Increased susceptibility to pulmonary Pseudomonas infection in Splunc1 knockout mice

Affiliations

Increased susceptibility to pulmonary Pseudomonas infection in Splunc1 knockout mice

Yanyan Liu et al. J Immunol. .

Abstract

The airway epithelium is the first line of host defense against pathogens. The short palate, lung, and nasal epithelium clone (SPLUNC)1 protein is secreted in respiratory tracts and is a member of the bacterial/permeability increasing (BPI) fold-containing protein family, which shares structural similarities with BPI-like proteins. On the basis of its homology with BPIs and restricted expression of SPLUNC1 in serous cells of submucosal glands and surface epithelial cells of the upper respiratory tract, SPLUNC1 is thought to possess antimicrobial activity in host defense. SPLUNC1 is also reported to have surfactant properties, which may contribute to anti-biofilm defenses.
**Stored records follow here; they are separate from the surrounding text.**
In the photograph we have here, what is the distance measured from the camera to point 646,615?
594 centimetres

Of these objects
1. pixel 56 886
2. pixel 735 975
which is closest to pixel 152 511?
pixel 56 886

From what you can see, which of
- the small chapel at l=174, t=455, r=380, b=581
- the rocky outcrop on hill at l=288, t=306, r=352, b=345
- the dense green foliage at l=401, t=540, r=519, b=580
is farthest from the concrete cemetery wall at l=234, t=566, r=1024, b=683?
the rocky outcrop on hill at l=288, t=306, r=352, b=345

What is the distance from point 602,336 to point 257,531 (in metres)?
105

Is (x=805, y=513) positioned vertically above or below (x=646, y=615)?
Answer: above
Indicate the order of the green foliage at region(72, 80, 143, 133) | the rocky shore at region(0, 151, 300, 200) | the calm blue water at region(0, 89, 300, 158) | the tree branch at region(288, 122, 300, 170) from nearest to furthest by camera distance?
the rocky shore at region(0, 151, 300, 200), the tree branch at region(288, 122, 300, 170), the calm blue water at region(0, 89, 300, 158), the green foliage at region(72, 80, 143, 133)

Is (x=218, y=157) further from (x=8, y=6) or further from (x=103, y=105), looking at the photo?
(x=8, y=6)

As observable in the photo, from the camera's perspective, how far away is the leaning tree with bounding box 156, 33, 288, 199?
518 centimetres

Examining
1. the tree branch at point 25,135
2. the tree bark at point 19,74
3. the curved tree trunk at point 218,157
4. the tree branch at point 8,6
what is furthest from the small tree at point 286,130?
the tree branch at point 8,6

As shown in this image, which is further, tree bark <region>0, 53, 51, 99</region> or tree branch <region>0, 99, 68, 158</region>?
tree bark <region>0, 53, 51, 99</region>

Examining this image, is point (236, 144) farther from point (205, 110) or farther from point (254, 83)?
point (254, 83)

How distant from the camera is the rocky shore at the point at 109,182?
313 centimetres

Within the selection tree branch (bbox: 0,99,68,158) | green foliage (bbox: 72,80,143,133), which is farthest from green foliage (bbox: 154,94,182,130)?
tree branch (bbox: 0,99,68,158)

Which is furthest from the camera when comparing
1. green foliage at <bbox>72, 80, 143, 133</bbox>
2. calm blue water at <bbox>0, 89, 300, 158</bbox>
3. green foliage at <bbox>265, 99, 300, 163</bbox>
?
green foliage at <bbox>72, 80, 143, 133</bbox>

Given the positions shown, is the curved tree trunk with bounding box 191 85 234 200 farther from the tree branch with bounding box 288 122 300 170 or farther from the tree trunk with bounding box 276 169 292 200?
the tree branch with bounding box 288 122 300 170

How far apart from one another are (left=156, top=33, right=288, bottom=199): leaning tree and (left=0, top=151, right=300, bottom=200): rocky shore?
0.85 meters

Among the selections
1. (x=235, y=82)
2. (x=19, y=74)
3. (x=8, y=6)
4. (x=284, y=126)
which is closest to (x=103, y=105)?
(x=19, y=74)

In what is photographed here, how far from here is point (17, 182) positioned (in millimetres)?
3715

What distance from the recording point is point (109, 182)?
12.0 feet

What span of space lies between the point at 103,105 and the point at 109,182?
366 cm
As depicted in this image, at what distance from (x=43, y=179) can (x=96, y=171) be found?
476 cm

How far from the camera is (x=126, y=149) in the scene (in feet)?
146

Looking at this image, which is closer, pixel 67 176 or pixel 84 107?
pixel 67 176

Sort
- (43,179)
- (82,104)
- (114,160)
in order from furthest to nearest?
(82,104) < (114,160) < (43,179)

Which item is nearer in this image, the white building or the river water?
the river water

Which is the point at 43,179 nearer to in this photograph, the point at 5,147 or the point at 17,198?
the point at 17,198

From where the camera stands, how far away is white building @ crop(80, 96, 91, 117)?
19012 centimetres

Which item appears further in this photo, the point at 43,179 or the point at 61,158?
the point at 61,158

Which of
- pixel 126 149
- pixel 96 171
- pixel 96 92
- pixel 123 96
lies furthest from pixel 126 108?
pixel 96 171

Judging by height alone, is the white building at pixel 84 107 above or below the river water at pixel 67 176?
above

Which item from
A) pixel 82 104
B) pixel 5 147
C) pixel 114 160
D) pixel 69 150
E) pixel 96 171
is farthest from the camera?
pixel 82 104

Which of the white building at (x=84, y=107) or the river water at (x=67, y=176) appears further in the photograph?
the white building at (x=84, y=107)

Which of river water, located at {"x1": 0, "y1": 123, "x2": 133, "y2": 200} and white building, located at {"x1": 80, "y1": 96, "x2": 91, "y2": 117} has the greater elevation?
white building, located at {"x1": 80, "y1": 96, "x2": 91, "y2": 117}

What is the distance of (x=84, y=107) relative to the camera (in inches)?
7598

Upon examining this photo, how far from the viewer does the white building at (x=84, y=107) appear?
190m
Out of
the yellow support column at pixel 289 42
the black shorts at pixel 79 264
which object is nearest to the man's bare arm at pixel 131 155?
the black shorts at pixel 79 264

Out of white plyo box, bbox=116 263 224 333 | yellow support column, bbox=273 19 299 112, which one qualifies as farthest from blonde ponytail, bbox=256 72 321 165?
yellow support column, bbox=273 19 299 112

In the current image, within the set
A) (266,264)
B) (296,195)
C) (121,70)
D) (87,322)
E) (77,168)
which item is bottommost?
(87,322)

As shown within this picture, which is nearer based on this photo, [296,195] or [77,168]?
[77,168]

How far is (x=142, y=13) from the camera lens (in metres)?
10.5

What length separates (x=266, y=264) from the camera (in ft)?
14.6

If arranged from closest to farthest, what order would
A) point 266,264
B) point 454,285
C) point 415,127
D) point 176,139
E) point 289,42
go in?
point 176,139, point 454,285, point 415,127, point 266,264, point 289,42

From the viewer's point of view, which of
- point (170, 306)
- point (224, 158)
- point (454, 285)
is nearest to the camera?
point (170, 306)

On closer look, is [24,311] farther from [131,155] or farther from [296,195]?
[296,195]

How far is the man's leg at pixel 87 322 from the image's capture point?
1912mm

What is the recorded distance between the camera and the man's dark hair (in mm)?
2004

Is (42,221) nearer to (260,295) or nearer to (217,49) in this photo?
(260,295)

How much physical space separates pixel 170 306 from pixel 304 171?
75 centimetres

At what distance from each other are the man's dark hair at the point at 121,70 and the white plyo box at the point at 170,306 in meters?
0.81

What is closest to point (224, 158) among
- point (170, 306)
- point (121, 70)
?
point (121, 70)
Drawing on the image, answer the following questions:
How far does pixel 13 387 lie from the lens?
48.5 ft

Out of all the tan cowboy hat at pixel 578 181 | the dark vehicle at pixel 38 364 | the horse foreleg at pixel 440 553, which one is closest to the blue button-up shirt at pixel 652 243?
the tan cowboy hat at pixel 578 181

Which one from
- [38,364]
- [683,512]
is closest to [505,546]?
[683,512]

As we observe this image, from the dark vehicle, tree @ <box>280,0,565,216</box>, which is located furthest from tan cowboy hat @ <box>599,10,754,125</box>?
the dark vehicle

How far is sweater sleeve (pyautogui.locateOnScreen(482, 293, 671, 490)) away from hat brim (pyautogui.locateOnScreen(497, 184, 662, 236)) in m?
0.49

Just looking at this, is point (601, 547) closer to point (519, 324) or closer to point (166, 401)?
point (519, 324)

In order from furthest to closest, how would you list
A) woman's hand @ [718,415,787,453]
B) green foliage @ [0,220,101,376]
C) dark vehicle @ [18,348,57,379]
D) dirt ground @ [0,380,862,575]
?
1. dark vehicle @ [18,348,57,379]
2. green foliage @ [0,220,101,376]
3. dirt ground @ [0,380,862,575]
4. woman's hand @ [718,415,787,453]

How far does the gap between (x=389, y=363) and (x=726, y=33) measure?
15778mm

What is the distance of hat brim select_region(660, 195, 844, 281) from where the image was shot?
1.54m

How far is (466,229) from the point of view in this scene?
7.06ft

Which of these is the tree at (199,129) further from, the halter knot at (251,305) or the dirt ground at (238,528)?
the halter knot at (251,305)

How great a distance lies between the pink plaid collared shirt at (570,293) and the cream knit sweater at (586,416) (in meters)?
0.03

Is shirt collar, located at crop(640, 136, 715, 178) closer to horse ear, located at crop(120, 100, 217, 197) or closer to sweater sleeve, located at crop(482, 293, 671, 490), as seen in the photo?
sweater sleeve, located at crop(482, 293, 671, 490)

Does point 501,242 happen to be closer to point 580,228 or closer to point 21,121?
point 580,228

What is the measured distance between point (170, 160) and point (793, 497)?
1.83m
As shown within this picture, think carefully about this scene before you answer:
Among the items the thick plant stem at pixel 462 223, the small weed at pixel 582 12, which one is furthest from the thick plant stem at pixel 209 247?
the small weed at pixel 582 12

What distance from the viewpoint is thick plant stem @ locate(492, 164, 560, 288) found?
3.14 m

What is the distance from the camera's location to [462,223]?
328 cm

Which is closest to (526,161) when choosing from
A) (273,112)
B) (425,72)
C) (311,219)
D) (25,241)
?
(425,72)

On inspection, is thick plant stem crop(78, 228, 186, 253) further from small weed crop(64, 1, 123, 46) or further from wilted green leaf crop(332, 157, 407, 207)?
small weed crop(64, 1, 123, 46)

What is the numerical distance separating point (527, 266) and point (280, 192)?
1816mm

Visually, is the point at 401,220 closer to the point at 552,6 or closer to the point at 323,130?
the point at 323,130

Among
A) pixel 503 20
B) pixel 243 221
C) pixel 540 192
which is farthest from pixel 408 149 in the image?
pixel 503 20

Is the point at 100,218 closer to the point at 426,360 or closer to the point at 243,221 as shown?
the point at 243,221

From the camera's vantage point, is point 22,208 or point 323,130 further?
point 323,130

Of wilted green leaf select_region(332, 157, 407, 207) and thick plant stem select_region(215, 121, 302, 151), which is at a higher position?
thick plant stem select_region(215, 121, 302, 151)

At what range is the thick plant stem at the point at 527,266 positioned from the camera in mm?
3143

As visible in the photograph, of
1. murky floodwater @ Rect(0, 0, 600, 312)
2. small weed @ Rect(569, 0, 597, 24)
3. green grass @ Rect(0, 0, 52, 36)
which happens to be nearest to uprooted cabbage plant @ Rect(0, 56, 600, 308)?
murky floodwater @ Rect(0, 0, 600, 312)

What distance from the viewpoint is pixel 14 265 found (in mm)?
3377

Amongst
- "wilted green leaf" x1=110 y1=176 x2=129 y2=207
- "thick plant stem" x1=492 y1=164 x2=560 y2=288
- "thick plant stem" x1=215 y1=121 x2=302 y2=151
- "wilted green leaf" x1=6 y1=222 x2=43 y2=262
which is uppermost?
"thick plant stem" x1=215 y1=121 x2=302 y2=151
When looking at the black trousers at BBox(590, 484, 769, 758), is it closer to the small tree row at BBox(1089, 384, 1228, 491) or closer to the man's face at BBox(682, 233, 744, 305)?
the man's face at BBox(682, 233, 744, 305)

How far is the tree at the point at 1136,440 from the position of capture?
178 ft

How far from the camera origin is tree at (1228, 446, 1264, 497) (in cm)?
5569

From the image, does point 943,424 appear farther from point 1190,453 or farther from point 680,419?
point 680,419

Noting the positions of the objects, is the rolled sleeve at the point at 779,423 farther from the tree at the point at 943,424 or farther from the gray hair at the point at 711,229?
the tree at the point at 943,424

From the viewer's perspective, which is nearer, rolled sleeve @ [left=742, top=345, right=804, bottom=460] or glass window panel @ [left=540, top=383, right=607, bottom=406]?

The objective of this study was to determine the in vivo functions of SPLUNC1 following Pseudomonas aeruginosa infection and to elucidate the underlying mechanism by using a knockout (KO) mouse model with a genetic ablation of Splunc1. Splunc1 KO mice showed accelerated mortality and increased susceptibility to P. aeruginosa infection with significantly decreased survival rates, increased bacterial burdens, exaggerated tissue injuries, and elevated proinflammatory cytokine levels as compared with those of their wild-type littermates. Increased neutrophil infiltration in Splunc1 KO mice was accompanied by elevated chemokine levels, including Cxcl1, Cxcl2, and Ccl20. Furthermore, the expression of several epithelial secretory proteins and antimicrobial molecules was considerably suppressed in the lungs of Splunc1 KO mice. The deficiency of Splunc1 in mouse airway epithelium also results in increased biofilm formation of P. aeruginosa. Taken together, our results support that the ablation of Splunc1 in mouse airways affects the mucociliary clearance, resulting in decreased innate immune response during Pseudomonas-induced respiratory infection.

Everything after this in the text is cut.